*TEXT SHOWN*.
==================================================

The recoilless rifle became a prominent battlefield anti-tank weapon during the 1950s and 1960s as enemy tank armor (primarily Soviet in nature) became increasingly effective. In the U.S. Army, the recoilless rifle followed the storied Bazooka series of World War 2 (1939-1945) and encompassed such designs as the M67. The recoilless rifle received its name from its action which reduced recoil effects of the exiting projectile by expelling some of the resultant propellant gases out of the rear of a launch tube. Today's best modern interpretation of such a weapon is the Swedish M2 Carl Gustav 84mm. Comparable weapons of the period included the famous Soviet RPG-7.

==================================================

Collected data entries

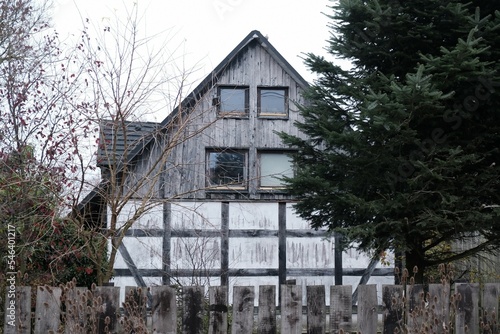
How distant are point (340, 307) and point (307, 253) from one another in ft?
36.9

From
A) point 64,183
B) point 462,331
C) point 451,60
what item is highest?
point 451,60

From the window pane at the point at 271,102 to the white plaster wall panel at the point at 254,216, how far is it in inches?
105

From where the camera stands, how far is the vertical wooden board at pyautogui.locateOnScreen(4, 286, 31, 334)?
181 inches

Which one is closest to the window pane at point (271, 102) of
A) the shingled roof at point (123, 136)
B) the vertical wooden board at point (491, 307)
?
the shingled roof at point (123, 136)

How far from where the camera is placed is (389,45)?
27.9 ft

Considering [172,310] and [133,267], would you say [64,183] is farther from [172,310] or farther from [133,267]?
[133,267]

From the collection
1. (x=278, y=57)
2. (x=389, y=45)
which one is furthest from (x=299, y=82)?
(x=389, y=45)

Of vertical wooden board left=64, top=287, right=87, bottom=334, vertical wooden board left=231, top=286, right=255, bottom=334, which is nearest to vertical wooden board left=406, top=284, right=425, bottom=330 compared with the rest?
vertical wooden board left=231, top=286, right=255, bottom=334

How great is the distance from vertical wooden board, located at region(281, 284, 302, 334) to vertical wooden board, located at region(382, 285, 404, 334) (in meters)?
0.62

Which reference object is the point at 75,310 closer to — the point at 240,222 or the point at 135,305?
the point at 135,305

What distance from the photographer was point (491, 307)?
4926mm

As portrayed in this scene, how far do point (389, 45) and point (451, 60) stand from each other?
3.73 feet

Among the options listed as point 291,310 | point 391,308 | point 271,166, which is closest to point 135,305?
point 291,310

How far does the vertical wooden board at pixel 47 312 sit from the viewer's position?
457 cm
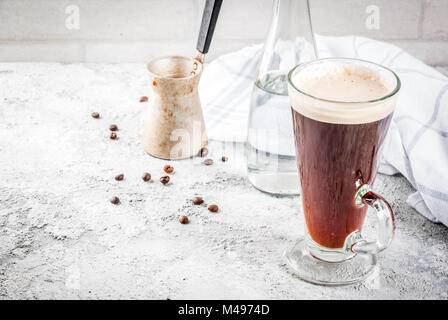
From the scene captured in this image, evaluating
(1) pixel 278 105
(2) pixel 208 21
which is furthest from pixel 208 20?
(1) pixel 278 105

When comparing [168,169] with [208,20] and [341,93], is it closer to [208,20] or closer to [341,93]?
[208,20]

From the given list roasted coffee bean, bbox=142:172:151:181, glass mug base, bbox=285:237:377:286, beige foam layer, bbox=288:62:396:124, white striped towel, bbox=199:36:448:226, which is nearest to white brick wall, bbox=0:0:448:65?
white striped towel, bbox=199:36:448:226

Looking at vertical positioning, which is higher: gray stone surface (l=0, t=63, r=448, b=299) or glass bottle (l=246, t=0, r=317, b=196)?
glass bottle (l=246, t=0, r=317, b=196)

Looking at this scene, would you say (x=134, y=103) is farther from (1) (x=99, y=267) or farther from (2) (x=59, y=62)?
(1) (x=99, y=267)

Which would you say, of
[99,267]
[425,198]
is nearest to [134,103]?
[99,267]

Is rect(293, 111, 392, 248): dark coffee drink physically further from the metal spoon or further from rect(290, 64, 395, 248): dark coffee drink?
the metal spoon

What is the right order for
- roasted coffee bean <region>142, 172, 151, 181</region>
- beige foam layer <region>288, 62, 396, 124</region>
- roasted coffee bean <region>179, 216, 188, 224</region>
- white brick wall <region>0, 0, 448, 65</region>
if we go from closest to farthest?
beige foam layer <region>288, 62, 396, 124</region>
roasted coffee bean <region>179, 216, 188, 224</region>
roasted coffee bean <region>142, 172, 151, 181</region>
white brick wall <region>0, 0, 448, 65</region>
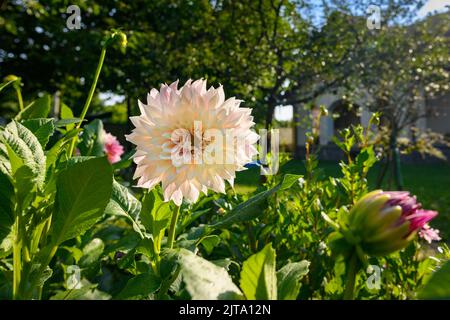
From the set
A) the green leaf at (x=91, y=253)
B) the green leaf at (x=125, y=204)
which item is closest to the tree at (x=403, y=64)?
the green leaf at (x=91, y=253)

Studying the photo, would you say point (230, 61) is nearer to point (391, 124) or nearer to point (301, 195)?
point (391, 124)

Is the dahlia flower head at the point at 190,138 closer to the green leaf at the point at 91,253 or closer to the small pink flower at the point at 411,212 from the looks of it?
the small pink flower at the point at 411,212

==================================================

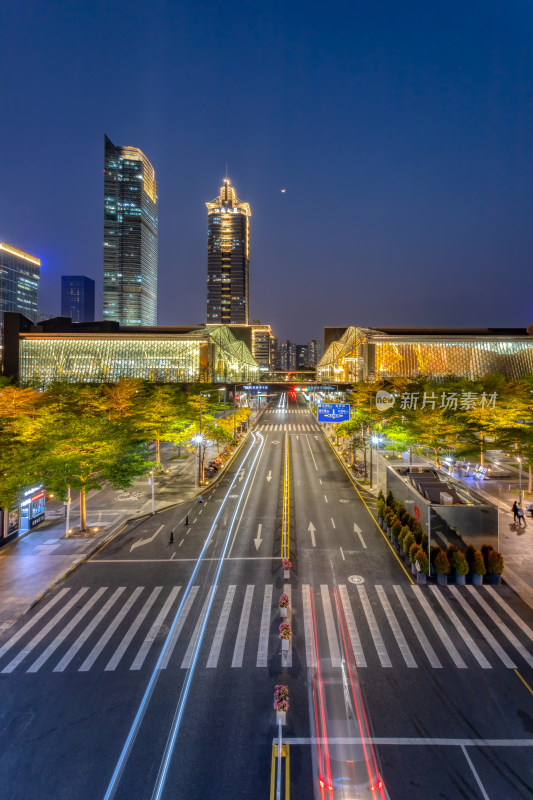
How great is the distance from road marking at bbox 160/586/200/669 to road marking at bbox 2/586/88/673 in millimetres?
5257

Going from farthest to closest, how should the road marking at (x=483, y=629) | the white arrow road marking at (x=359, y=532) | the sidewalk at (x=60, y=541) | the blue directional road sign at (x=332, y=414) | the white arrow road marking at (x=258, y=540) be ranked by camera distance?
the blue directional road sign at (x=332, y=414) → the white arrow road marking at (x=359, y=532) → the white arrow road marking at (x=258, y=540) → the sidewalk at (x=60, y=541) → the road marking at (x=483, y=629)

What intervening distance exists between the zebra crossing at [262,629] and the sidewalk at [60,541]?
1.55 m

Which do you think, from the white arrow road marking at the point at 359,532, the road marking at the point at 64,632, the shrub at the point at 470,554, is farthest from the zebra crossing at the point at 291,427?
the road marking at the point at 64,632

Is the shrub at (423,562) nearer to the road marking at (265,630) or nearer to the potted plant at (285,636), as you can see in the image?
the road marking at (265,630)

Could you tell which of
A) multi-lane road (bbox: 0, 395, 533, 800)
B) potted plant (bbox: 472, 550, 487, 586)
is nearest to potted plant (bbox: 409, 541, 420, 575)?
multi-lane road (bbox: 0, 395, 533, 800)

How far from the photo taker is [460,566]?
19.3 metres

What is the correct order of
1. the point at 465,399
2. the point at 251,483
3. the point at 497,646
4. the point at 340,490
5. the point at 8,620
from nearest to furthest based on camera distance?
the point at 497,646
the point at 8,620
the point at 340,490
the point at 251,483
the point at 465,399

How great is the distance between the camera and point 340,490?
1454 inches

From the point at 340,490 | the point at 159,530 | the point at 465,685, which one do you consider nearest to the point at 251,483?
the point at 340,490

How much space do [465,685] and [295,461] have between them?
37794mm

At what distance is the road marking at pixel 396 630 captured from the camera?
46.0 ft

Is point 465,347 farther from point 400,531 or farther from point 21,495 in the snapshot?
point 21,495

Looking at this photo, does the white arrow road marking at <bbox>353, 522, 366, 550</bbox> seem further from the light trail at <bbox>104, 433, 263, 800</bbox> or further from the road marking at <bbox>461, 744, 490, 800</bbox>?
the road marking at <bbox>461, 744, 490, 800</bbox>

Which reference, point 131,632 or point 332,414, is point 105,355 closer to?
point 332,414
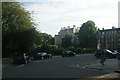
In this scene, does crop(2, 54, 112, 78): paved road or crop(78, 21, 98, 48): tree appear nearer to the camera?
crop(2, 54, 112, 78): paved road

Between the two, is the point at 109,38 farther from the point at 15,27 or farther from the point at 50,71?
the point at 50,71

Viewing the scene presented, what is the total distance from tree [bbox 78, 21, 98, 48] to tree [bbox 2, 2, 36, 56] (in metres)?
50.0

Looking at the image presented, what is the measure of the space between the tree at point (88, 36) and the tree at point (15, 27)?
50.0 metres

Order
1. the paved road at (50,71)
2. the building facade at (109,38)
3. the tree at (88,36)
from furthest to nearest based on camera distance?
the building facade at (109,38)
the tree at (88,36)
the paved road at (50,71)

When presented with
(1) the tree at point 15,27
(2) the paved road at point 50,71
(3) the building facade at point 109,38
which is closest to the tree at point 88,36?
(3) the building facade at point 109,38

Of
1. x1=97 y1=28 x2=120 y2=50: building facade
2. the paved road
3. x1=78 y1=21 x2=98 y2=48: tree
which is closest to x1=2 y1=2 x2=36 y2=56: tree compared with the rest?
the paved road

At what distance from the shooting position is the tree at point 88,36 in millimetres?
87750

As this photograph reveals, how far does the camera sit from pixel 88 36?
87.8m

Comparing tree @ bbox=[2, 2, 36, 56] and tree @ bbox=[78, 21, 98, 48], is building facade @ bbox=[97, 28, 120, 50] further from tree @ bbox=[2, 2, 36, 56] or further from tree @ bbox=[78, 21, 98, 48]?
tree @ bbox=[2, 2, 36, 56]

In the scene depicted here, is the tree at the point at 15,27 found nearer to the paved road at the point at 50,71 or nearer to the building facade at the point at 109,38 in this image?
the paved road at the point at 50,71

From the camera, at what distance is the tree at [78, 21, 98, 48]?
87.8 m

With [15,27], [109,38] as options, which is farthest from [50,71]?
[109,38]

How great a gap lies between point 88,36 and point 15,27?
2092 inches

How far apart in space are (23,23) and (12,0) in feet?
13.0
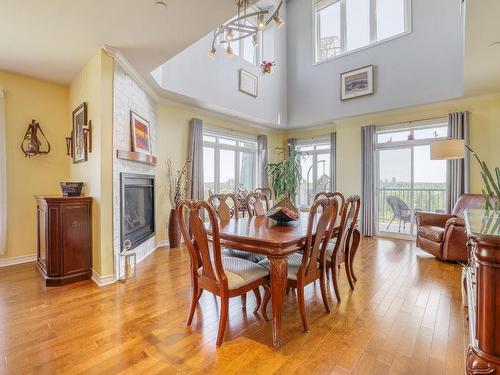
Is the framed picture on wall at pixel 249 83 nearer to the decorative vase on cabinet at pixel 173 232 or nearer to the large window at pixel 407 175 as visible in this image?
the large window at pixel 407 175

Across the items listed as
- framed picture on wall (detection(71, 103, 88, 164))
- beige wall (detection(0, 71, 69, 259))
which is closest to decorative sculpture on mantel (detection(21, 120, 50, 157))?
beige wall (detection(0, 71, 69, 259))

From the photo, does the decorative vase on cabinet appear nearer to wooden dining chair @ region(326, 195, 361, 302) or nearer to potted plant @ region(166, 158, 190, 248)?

==================================================

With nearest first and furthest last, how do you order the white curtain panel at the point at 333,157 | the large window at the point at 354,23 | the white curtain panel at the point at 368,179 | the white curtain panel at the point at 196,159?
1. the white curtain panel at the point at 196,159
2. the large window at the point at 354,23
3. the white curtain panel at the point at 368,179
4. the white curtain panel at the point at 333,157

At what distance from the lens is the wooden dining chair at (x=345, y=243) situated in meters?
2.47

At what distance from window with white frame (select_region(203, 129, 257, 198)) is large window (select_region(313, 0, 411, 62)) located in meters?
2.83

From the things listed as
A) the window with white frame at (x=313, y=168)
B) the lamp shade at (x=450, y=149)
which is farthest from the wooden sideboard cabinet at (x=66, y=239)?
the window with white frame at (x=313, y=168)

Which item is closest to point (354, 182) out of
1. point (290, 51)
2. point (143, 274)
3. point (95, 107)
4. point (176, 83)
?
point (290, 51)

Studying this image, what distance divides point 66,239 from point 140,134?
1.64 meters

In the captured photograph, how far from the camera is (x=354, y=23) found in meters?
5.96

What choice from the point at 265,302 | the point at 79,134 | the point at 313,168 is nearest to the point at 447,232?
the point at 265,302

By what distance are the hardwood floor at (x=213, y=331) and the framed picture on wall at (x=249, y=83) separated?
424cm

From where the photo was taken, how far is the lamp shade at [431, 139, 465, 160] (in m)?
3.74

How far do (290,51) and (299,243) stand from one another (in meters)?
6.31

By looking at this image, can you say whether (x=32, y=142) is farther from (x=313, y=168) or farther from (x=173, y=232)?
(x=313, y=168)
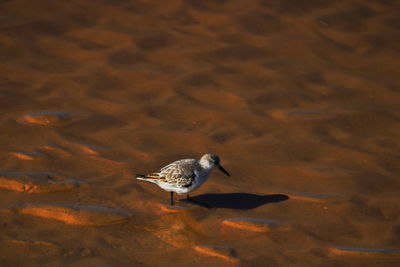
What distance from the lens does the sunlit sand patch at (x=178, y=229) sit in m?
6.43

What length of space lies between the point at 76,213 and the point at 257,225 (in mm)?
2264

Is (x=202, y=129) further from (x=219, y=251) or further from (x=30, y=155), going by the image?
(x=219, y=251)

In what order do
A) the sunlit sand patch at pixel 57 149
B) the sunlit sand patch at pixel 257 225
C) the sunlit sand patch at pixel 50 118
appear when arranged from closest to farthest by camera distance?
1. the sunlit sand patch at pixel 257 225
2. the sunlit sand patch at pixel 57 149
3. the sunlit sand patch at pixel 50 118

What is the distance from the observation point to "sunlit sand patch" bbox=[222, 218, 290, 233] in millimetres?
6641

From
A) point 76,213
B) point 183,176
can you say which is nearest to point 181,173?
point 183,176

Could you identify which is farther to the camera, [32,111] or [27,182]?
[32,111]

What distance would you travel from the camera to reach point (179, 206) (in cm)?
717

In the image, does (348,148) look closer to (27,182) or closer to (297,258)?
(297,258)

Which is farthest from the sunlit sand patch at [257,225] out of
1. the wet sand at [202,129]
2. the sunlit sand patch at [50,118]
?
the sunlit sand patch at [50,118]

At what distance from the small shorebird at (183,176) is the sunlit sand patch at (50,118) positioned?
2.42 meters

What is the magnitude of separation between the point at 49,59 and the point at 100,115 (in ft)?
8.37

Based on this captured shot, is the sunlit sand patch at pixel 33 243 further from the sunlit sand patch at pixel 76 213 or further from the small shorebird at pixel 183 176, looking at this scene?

==================================================

*EXERCISE*. Transcribe the passage on the recoilless rifle, everything from "The recoilless rifle became" down to "famous Soviet RPG-7.". Rely only on the text about the recoilless rifle, not on the records.

*WRITTEN ANSWER*.
The recoilless rifle became a prominent battlefield anti-tank weapon during the 1950s and 1960s as enemy tank armor (primarily Soviet in nature) became increasingly effective. In the U.S. Army, the recoilless rifle followed the storied Bazooka series of World War 2 (1939-1945) and encompassed such designs as the M67. The recoilless rifle received its name from its action which reduced recoil effects of the exiting projectile by expelling some of the resultant propellant gases out of the rear of a launch tube. Today's best modern interpretation of such a weapon is the Swedish M2 Carl Gustav 84mm. Comparable weapons of the period included the famous Soviet RPG-7.